Question

A teacher instituted a new reading program at school. after 10 weeks in the​ program, it was found that the mean reading speed of a random sample of 21 second grade students was 94.8 wpm. what might you conclude based on this​ result? select the correct choice below and fill in the answer boxes within your choice

Answer 1

Answer:

0.0139

Explanation:

Given that:

The number of sample (n) = 21

The sample distribution has mean (μ) and a standard deviation of σ/√n

The z score is given as (x - mean)/ standard deviation

x = 94.8 wpm, let us assume that σ = 10 and μ = 90

Therefore: z = (x - μ) / (σ/√n) = (94.8 - 90) / (10/√21) = 2.2

To calculate the probability using Z table:

P(X>94.8) = P(Z>94.8) = 1 - P(Z<94.8) = 1 - 0.9861 = 0.0139

The probability is low that is less than 0.05, the program is more effective than the old one.

Answer 2

Additional information:

This question is part of a much longer question, and this would be part D which refers to a new reading program.
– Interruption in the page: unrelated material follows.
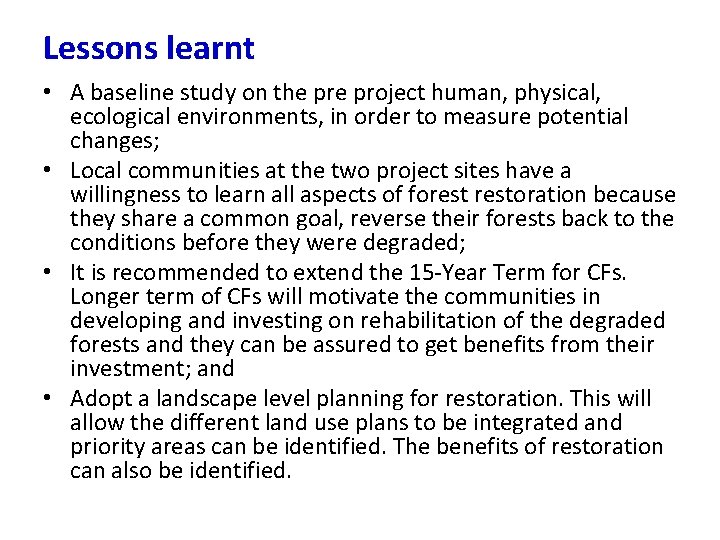 Lessons learnt

• A baseline study on the pre project human, physical, ecological environments, in order to measure potential changes;
• Local communities at the two project sites have a willingness to learn all aspects of forest restoration because they share a common goal, reverse their forests back to the conditions before they were degraded;
• It is recommended to extend the 15-Year Term for CFs. Longer term of CFs will motivate the communities in developing and investing on rehabilitation of the degraded forests and they can be assured to get benefits from their investment; and
• Adopt a landscape level planning for restoration. This will allow the different land use plans to be integrated and priority areas can be identified. The benefits of restoration can also be identified.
The difference with the old data collected is that before only 10 students were tested. Now the question asks why would there be a large variation in the sample mean, from 88 words per minute to 94.8 wpm.

The first data collected had a mean of 88 wpm and a standard deviation of 10 wpm.

Answer:

The program is effective since the probability of obtaining 94.8 wpm from a larger sample doesn't fall within the normal distribution and 95% confidence interval.

Explanation:

we are given the mean = 94.8

we must calculate z = (94.8 - 88) / (10 / √21) = 6 / 2.182 = 2.7495

now we find the probability that X is between the confidence interval using a normal distribution:

P(X > 94.8) = P(z > 2.7495) = 1 - P(z < 2.7495)*

= 1 - 0.997016 = 0.002984

Since the probability of z < 2.7495 at P <0.05 is very small (only 0.002984), then we can conclude that the new method was a success.

*I used a P-value calculator using z = 2.7495 and 5% significance.